• **DATA PROVIDED**:
>> Start
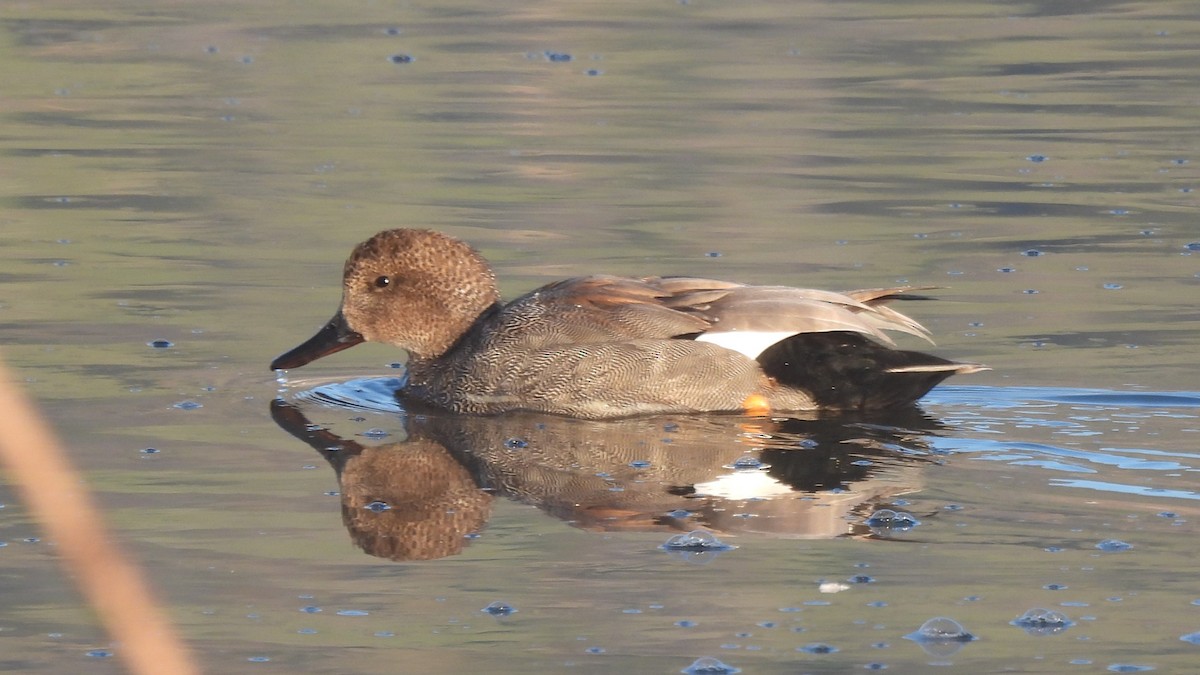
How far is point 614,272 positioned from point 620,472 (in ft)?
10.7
>> End
>> Start
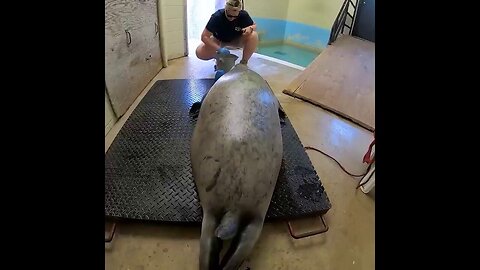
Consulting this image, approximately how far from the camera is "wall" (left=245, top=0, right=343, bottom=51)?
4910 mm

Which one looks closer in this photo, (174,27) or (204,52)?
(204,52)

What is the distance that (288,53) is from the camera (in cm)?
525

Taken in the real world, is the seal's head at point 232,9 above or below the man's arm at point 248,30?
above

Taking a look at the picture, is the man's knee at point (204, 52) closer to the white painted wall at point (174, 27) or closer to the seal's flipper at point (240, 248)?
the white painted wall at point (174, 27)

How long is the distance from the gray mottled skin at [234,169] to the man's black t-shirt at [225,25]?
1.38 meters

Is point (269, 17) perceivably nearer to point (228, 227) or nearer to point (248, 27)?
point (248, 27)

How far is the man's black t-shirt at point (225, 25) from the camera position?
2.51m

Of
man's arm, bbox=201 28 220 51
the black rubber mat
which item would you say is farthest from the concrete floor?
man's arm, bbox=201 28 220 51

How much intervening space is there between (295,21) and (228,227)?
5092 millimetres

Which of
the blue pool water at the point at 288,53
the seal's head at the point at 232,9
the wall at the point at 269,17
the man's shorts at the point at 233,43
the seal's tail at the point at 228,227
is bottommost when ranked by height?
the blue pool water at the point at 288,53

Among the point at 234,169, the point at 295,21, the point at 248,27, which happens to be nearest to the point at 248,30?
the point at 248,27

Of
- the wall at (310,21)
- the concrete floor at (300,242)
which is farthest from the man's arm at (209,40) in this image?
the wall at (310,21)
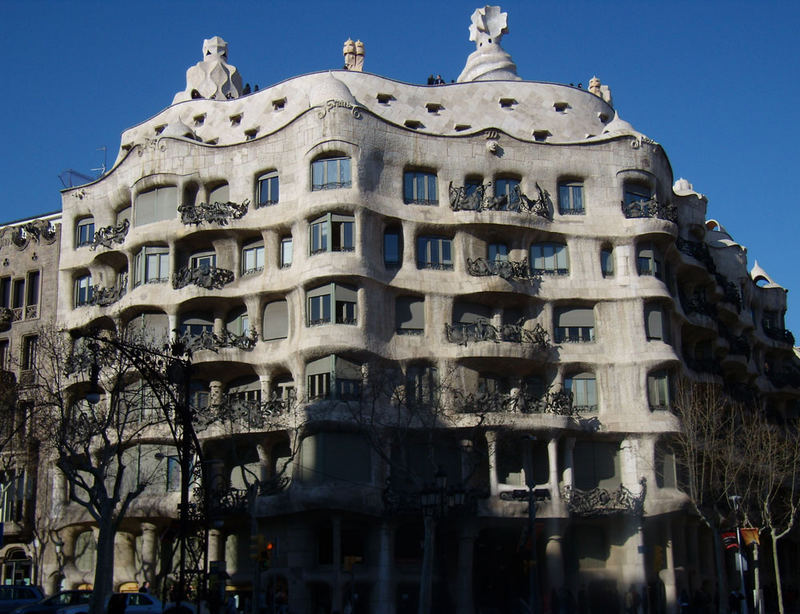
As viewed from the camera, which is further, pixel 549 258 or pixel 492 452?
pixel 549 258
>> End
• **DIRECTION**: Reproduce the data from the line containing "Which one looks" up to and including the line containing "5092 millimetres", replacing "camera" with "viewer" and leaving everything else unchanged.

• **EXERCISE ANSWER**:
Which one looks closer in this photo, (174,27) or (204,52)?
(204,52)

What is the distance that (288,53) is from the viewer (in cm)?
525

Taken in the real world, is the seal's head at point 232,9 above or below the man's arm at point 248,30?
above

Taking a look at the picture, is the man's knee at point (204, 52) closer to the white painted wall at point (174, 27) or closer to the seal's flipper at point (240, 248)?
the white painted wall at point (174, 27)

How long is the distance from the gray mottled skin at [234,169] to the man's black t-shirt at [225,25]?
1.38 meters

Is point (269, 17) perceivably nearer to point (228, 227) or nearer to point (248, 27)?
point (248, 27)

How far is the man's black t-shirt at point (225, 25) from the viewer position?
2.51m

Of
man's arm, bbox=201 28 220 51
the black rubber mat
which item would you say is farthest from the concrete floor?
man's arm, bbox=201 28 220 51

How much intervening space is there between (295,21) and (228,227)?
5092 millimetres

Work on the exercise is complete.